TEXT PROVIDED
^^^^
Monday, March 04, 2013

A plate to go with your battered old copy of Wuthering Heights

The Daily Mail Travelchatter's book of the week is The Brontës At Haworth by Ann Dinsdale:

If you want to understand their writings, a trip to the West Yorkshire parsonage - now a fabulous museum - is a must.
For anyone who can't get there, The Brontës At Haworth (Frances Lincoln, £14.99) is a good alternative. In words and pictures, the book brings the Haworth story to life. Just reading it has made me search out my battered old copy of Wuthering Heights. (Frank Barrett)
We definitely second the suggestion.

Picture source
The Manchester Evening News features the owner of the Etsy shop Mr Teacup.
Joanne enjoys creating unique designs which are inspired by literature, films, music and fragments of prose.
They include the Lionel Richie teapot, hand-drawn to say ‘hello... is it tea you’re looking for?’ and the Wuthering Heights plate, which says, ‘Whatever our souls are made of, his and mine are the same’. (Shelina Begum)
Here's the link to the Wuthering Heights range.

The Times Ledger reports the opening of the Langston Hughes Community Library in Queens, New York.
^^^^
DATA SEGMENT
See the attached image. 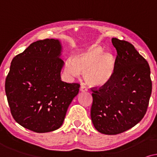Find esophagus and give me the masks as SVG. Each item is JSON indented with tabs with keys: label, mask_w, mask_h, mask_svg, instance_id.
^^^^
TASK SET
a) From the Brontë news post, list every newspaper or news outlet it cites as a source.
b) In the Brontë news post, condense the paragraph beginning "For anyone who can't get there" into a single shorter sentence that keeps its main facts.
c) Carry on the Brontë news post from the line about the Langston Hughes Community Library opening in Queens.

RESPONSES FOR EACH TASK
a)
The Daily Mail (Travelchatter)
The Manchester Evening News
The Times Ledger

b) For those unable to visit, The Brontës At Haworth (Frances Lincoln, £14.99) offers an alternative that brings the Haworth story to life in words and pictures, and reading it sent reviewer Frank Barrett looking for a battered old copy of Wuthering Heights.

c)
State Assemblyman Jeffrion Aubry (D-Corona) praised the decision to landmark the library, which he said he has watched and help financially support through his decades in office.
“I think it’s more than appropriate. This library has blazed new trails,” Aubry said. “It’s an institution that is a model nationwide.”
Aubry, who is black, said Hughes’ writing exemplified the emotions of those in the black community from the 1940s to the ’70s, translating the black experience to the entire world in a way that was never done in literature before.
“While we might appreciate Emily Brontë, we felt Langston Hughes,” Aubry said. (Rebecca Henely)
The Telegraph discusses ''hothousing' parents' and mentions orphans along the way.
This no doubt emancipates them from reliance on others; like scores of orphans in literature, from Jane Eyre to Harry Potter, children with no parents, or absent ones, grow up stronger and more enterprising than their cosseted counterparts with parents. But at what emotional cost? (Cristina Odone)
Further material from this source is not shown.